The call for more music teaching was one that Australia’s most respected educator, Richard Gill, who died this month, spent his life promoting among students and teachers.
That challenge was taken up recently by a primary school on the outskirts of Perth, where 10year-old Taj Sweetman has discovered it has given him an unforeseen gift.
The Challis Primary School student has learned to sing, play notes on the violin and even compose a song. Those acts of concentration seem to banish momentarily the epileptic seizures that have plagued him since birth.
And when pop singer and former The X-Factor judge Guy Sebastian walked through the classroom door, Taj struck up a friendship. “We wrote a song together, about friends and family,” he says.
His mother, Jess Sweetman, says: “I don’t know how but it’s reduced the seizures. It’s made a big difference.”
Ample proof exists to show that learning music facilitates learning in other subjects and enhances a child’s broader skills, according to Anita Collins, a neuro-musical educator who helped Challis roll out intensive music classes for students in the lower socio-economic suburb of Perth.

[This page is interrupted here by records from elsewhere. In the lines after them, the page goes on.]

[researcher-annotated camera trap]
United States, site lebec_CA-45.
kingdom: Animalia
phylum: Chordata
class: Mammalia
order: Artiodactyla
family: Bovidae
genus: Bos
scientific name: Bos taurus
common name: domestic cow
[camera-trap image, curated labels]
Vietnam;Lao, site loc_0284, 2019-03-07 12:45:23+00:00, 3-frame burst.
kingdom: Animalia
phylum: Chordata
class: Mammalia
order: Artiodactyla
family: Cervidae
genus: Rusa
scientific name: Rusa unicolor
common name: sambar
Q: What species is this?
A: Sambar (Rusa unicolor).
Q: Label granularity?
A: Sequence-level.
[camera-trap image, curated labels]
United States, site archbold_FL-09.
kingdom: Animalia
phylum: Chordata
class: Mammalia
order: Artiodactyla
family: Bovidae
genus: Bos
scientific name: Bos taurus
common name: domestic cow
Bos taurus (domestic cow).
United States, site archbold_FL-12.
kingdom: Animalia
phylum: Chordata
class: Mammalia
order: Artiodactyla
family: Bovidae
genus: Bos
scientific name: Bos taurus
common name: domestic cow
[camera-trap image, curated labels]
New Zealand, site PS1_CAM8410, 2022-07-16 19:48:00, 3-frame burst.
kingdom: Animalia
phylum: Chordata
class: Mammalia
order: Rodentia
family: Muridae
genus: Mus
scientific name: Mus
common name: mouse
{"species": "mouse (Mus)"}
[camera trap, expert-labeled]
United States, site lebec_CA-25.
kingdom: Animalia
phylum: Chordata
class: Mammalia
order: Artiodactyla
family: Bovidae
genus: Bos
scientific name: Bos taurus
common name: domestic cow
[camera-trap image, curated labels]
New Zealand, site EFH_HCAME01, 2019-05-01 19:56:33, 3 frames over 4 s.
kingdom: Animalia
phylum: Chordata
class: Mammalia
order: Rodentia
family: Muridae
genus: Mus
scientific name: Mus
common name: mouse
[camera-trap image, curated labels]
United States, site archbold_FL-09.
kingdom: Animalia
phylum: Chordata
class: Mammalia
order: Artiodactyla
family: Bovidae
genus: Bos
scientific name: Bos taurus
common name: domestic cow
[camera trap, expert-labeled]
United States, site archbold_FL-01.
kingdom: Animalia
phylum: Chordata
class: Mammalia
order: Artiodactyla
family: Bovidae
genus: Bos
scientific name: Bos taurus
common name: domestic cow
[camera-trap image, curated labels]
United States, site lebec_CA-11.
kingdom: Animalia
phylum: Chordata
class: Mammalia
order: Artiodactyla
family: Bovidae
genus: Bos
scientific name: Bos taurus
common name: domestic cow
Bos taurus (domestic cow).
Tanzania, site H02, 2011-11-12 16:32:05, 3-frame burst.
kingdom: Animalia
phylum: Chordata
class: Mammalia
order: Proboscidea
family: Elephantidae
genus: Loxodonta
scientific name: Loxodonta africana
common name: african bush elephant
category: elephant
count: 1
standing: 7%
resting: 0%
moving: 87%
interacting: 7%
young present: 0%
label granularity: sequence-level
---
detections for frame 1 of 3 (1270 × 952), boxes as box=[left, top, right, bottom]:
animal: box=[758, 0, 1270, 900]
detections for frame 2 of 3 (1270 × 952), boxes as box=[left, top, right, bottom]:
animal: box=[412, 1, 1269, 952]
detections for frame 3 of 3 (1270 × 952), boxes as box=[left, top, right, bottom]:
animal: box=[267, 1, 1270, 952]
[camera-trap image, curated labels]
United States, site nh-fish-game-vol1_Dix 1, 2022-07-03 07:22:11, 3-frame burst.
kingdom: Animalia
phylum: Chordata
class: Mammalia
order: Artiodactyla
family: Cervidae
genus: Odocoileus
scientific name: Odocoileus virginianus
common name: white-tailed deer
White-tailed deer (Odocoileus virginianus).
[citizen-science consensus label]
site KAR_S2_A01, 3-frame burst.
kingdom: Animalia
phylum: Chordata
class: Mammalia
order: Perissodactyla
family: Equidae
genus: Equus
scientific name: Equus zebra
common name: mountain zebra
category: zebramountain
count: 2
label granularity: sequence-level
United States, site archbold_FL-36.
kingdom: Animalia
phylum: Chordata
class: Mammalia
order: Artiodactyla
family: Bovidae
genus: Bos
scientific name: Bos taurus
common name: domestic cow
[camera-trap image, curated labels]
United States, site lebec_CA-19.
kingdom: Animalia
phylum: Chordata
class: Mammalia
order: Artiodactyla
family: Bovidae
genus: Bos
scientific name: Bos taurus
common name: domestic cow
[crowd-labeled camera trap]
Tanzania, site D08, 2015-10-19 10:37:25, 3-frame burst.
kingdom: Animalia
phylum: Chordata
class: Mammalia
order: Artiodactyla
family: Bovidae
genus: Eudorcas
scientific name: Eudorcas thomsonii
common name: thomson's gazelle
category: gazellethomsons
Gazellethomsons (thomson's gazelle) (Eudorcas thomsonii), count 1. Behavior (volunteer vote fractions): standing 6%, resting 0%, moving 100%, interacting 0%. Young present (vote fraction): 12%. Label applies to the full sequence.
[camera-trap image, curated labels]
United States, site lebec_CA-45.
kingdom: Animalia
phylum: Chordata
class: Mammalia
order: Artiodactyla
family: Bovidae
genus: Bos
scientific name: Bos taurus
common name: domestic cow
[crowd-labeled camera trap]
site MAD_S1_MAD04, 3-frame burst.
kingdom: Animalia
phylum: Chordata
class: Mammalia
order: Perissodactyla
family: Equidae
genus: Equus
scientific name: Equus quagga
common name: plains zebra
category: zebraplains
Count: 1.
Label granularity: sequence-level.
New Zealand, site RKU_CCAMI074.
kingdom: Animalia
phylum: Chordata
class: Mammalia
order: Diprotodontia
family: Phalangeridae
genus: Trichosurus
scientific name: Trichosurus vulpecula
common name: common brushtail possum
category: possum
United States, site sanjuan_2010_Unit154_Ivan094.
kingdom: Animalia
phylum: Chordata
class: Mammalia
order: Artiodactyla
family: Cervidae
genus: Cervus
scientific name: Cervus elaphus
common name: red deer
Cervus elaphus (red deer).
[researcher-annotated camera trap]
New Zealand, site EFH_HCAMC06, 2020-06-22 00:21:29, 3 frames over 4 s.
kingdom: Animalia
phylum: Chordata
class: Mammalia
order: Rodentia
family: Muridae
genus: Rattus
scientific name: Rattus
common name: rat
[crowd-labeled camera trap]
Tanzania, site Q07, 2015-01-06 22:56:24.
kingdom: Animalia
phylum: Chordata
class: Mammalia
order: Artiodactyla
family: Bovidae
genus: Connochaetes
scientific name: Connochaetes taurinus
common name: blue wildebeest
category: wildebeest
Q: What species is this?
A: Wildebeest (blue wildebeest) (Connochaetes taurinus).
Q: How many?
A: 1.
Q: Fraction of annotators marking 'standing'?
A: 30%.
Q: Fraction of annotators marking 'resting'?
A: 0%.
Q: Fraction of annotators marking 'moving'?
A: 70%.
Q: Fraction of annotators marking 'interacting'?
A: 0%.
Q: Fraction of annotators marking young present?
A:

“Richard (Gill) was battling to change public perceptions of why it matters,” Dr Collins says. “The answer is it fundamentally changes the culture of the school, the academic performance of the kids.”
The plea for music education to become part of every Australian childhood is being made in Don’t Stop the Music, a three-part ABC documentary starting on Sunday that features Taj and Sebastian, the first winner of Australian Idol in 2003, who also agreed to spread the message.
The series is accompanied by a national campaign to promote and support music education Australia-wide; viewers are invited to donate their unused musical instruments.
In the series, parents are invited early on to become involved in their child’s music-making. “I didn’t really see music as important before,” says Ms Sweetman.
Private music lessons were too expensive for her parents when she was a child, she says, and barely affordable for her own three sons. “But I’ve seen test results on the kids here at school and it’s amazing the difference it’s made. Every child should have the opportunity for music in their life.”
Dr Collins says music participation can change the way some children are viewed. “Often all people see is a kid getting into trouble, and then they come to school and see them doing something brilliantly.”
Ms Sweetman says a highlight was watching Taj blossom under the tutelage of Sebastian. “He’s as proud as punch.”